Little is known about her early life. According to the website South African History Online (sahistory.org.za), Fitzgerald was born in Ireland around 1885. She arrived in Cape Town when she got a job as a typist for the British army. She then switched to typing for a miners’ union in Johannesburg. Horrified by the conditions under which the miners worked, she quickly became involved in feminist protest and industrial action.
At the Labour Party conference in 1909 she was the only woman among 54 delegates, which inspired her to lead the fight for equality and votes for women; in 1921 she was the first woman to be elected to Johannesburg city council. She also became editor of a radical publication called the Voice of Labour.
Some say she was christened Pickhandle Mary after she led protesting women into a shop armed with pick handles
As for the nickname, some say she was christened Pickhandle Mary after she led a group of protesting women into a hardware shop armed with pick handles. Or was it after she spoke at a protest meeting during a 1911 strike by Johannesburg tram workers, brandishing a pick handle that police had used to break up the strike?
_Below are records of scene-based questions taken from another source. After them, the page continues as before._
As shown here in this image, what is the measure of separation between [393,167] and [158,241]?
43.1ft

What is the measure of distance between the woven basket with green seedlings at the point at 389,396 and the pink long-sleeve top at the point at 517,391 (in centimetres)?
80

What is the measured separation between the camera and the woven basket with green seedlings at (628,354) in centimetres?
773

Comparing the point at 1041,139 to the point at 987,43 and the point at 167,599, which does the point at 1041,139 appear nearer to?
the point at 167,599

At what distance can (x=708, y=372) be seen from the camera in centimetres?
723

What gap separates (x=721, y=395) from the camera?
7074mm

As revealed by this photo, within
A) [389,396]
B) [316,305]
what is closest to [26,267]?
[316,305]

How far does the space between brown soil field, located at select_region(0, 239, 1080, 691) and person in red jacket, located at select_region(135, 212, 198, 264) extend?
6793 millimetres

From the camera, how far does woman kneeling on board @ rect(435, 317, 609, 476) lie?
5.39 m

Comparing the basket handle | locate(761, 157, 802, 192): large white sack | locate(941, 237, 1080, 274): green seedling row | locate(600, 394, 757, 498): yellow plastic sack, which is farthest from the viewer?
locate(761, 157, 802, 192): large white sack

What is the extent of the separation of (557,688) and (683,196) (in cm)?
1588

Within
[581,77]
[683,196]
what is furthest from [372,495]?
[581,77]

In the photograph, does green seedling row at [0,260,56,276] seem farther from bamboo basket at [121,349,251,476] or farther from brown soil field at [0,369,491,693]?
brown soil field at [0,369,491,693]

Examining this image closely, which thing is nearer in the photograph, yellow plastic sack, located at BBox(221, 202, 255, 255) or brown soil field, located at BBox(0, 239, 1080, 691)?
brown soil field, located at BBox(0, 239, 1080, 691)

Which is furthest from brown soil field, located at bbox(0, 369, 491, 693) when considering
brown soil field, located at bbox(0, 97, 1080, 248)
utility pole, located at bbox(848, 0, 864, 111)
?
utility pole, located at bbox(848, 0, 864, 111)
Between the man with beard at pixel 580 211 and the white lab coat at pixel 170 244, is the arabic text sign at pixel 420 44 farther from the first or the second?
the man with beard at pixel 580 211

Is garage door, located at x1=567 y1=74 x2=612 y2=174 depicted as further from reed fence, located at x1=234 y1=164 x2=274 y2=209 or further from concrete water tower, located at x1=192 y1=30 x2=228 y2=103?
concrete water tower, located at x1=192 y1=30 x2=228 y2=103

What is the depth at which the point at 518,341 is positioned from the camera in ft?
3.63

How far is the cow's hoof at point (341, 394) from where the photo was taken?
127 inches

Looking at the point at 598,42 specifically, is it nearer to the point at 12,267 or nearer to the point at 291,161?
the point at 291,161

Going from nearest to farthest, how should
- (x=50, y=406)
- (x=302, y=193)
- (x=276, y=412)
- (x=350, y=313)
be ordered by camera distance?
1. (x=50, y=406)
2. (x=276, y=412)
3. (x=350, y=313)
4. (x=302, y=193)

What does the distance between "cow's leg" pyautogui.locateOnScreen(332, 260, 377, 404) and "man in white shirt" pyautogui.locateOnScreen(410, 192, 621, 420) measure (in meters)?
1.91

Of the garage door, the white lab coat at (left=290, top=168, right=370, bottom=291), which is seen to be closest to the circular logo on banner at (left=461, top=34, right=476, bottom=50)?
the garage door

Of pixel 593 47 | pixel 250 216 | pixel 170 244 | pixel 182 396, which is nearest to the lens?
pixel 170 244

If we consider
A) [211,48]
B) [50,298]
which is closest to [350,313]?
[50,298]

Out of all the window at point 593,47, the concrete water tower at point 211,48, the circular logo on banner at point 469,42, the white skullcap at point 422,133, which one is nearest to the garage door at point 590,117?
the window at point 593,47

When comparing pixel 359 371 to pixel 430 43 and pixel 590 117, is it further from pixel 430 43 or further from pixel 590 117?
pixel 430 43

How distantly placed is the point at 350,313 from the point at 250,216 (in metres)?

Either way, this devoted activist is remembered in a part of Johannesburg that has constantly reinvented itself while staying resolutely left of centre.
In the late 19th century Newtown was called Burghersdorp, its proximity to Johannesburg city centre – and to the railway line – making it home to businesses and immigrants from all over the world. By the turn of the 20th century it was known as the Brickfields; the region being rich in clay, brickmaking was a good way for local people to earn money.
In April 1904 the fire brigade set the district alight, allegedly to combat an outbreak of bubonic plague but destroying pretty much everything in the process. Within six months the area had been surveyed, replanned and renamed Newtown, a commercial district where fortunes in milling, sugar production and food merchandising would be made.
In the following decades a certain amount of deprivation and dereliction set in, but the square is now the centrepiece of the Newtown urban renewal project and surrounded by structures significant to the city, including the Market Theatre, which hosted the “struggle theatre” opposing the apartheid regime in the 1980s; Museum Africa; the old Turbine Hall; and the Worker’s Library.
Mary Fitzgerald died in 1960. It’s a fair bet that she’d be pleased to see her name live on in such a colourful, vibrant place.